##### BACAAN YANG DIBERIKAN #####
Alasan Walhi Sebut Pemindahan Ibu Kota dan 1 Juta ASN ke IKN Kaltim Tak Bisa Cegah Jakarta Tenggelam
TRIBUNKALTIM.CO – Tahun 2022, kabar Jakarta akan tenggelam dan pemindahan Ibu Kota Negara (IKN) beserta 1juta ASN dari Jakarta ke Kaltim pernah mendapat sorotan dari Wahana Lingkungan Hidup (Walhi).
Sorotan ini semakin mengemuka saat Wakil Gubernur DKI Jakarta yang saa itu dijabat Riza Patria menyebutkan bahwa pemindahan IKN akan membantu mencegah Jakarta tenggelam.
Bahkan, Walhi Jakarta saat itu mengingatkan bahwa pernyataan Riza Patria tersebut adalah sesat pikir yang berbahaya.
Secara umum, Walhi Jakarta menilai pemindahan IKN tidak akan berdampak signifikan pada penurunan masalah lingkungan hidup di Jakarta.
“Pemindahan ibu kota sama sekali tidak berkaitan dengan agenda pemulihan lingkungan hidup di Jakarta. Selama ambisi pembangunan tidak diturunkan, Jakarta akan sulit pulih. Jadi, berhenti menggunakan alasan perbaikan lingkungan hidup di Jakarta untuk memuluskan rencana pemindahan ibu kota,” kata Direktur Eksekutif Walhi Jakarta Suci Fitria Tanjung dalam keterangan tertulisnya yang diterima Kompas.com, Minggu (14/8/2022) malam.
Sebab, pasca-pemindahan tersebut, Jakarta masih diwacanakan menjadi pusat bisnis dan jasa global di mana kebutuhan terhadap ruang akan terus tinggi dan wacana pemulihan lingkungan hidup di Jakarta menjadi semakin sulit dibayangkan.
Pemindahan IKN kurangi potensi Jakarta tenggelam
Sebelumnya, Riza Patria mengatakan bahwa pemindahan Ibu Kota Negara (IKN) ke Kalimantan Timur dapat membantu mengurangi potensi Jakarta tenggelam.
Namun, pernyataannya justru menuai kecaman.
“Karena, kan terjadi pergeseran jumlah warga yang ada di Jakarta ke IKN. Itu terjadi pengurangan. Memindahkan ibu kota dari Jakarta ke Kalimantan Timur, di antaranya adalah mengurangi beban DKI Jakarta termasuk beban adanya penurunan muka air tanah,” kata Riza Patria di Balai Kota Jakarta, dikutip dari Antara, Selasa (9/8/2022).
Riza berpendapat bahwa pemindahan IKN yang akan diikuti oleh perpindahan 1 juta aparat sipil negara (ASN) akan membantu mengurangi penggunaan air tanah sehingga dianggap akan mengurangi laju penurunan muka tanah.
IKN DI KALTIM – Proses pembangunan Istana Negara dan kantor Presiden RI di IKN Nusantara, Provinsi Kalimantan Timur. (KOMPAS.com)
##### ENTRI HASIL EKSTRAKSI #####
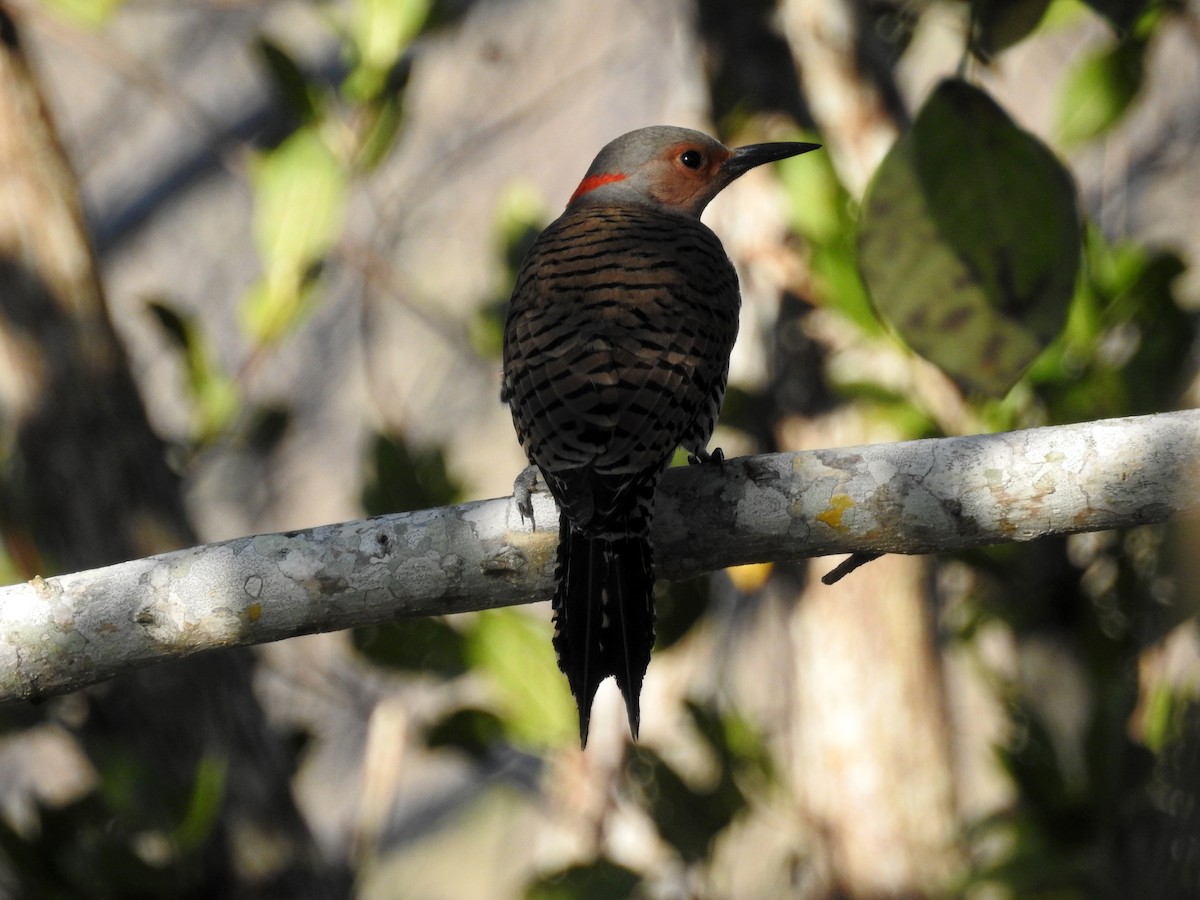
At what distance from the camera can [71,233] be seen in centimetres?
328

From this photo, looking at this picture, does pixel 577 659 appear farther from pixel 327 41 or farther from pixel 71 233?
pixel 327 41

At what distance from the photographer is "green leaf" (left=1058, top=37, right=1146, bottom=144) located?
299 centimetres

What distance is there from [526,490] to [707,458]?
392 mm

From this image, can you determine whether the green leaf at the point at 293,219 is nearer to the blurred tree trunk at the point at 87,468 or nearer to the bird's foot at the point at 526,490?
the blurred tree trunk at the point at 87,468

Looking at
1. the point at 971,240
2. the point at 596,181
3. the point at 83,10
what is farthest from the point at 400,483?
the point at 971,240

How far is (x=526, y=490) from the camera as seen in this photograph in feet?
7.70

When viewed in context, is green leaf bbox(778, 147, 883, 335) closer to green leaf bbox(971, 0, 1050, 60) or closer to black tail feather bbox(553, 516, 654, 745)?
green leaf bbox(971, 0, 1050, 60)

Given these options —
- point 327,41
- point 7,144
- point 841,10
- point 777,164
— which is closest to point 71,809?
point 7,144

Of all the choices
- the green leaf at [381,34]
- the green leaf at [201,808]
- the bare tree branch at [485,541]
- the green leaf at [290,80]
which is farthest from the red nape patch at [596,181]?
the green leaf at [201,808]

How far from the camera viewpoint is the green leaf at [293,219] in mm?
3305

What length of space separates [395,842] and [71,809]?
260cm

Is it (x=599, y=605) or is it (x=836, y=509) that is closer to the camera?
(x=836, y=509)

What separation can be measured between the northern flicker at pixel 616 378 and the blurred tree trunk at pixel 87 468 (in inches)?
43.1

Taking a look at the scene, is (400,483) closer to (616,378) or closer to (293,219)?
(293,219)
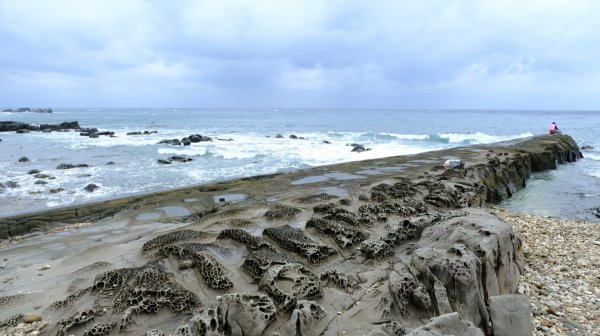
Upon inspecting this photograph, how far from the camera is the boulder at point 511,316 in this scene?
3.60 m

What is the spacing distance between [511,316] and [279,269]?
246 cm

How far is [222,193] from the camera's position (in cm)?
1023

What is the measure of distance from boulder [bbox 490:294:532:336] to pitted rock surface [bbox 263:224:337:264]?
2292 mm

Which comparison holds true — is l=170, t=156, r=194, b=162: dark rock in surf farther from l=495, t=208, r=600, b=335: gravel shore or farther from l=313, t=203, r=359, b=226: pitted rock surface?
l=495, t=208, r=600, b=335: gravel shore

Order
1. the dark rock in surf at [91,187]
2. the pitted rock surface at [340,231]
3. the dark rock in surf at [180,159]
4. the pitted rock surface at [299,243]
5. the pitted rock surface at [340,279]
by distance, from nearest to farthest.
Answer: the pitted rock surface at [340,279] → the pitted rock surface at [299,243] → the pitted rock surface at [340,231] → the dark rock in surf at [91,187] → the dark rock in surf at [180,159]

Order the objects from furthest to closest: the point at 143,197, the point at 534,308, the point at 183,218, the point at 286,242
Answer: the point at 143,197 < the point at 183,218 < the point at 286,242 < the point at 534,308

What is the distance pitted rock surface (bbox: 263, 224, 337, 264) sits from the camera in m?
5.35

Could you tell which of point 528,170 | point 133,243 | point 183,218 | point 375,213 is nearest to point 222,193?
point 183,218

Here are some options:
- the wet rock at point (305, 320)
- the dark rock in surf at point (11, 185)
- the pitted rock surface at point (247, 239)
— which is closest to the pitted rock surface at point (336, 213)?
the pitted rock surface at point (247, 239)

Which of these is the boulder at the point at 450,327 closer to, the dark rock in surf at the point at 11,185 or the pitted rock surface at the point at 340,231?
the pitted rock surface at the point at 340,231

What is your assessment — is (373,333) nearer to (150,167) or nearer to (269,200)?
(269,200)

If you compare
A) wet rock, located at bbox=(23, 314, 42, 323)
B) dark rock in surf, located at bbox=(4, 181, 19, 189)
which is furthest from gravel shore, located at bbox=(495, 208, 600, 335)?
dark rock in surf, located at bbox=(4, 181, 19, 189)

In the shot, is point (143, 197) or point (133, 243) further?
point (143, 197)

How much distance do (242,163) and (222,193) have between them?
#####
→ **TUJUAN TUGAS 1**: Dalam artikel tentang pemindahan IKN, siapa yang menjabat Direktur Eksekutif Walhi Jakarta?
→ **TUJUAN TUGAS 2**: Teruskan artikel tentang pemindahan IKN, mulai setelah kalimat terakhir yang tercantum.

→ **JAWABAN TERTULIS 1**: Suci Fitria Tanjung.

→ **JAWABAN TERTULIS 2**:
Dengan menurunnya jumlah penduduk di DKI Jakarta saat ini, konsumsi air tanah juga diharapkan berkurang sehingga meringankan beban di DKI Jakarta.
Dengan begitu, risiko Jakarta yang terancam tenggelam akibat konsumsi air tanah yang berlebihan juga bisa diminimalisasi.
Saat ini, utuk menekan konsumsi air tanah, Pemprov DKI melalui BUMD PAM JAYA berupaya mempercepat penyediaan air bersih perpipaan bekerja sama dengan pemerintah pusat untuk penyelenggaraan Sistem Penyediaan Air Minum (SPAM).
Akar masalah ancaman Jakarta tenggelam Walhi Jakarta menilai akar masalah yang mengancam Jakarta tenggelam justru berada di pemerintah yang gagal dalam merencanakan tata ruang, menyediakan layanan pipa air bersih, dan melakukan penegakan aturan terkait ekstraksi air tanah dalam equifier untuk sektor komersial dan industri.
Selain itu, Walhi menambahkan bahwa kegagalan pemerintah juga tecermin dari minimnya kawasan imbuhan air tanah karena 64-92 persen merupakan tutupan lahan kedap dan terbangun (Data DLH DKI Jakarta).
Dengan kata lain, kata Suci, beberapa wilayah di Jakarta kehilangan kemampuan menyerap air sehingga mengganggu ketersediaan air tanah.
“Wilayah dengan tutupan lahan kedap air paling tinggi adalah Jakarta Utara dan Jakarta Pusat, yang mana, kedua daerah tersebut juga merupakan wilayah yang paling tinggi angka penurunan muka tanahnya,” kata Suci.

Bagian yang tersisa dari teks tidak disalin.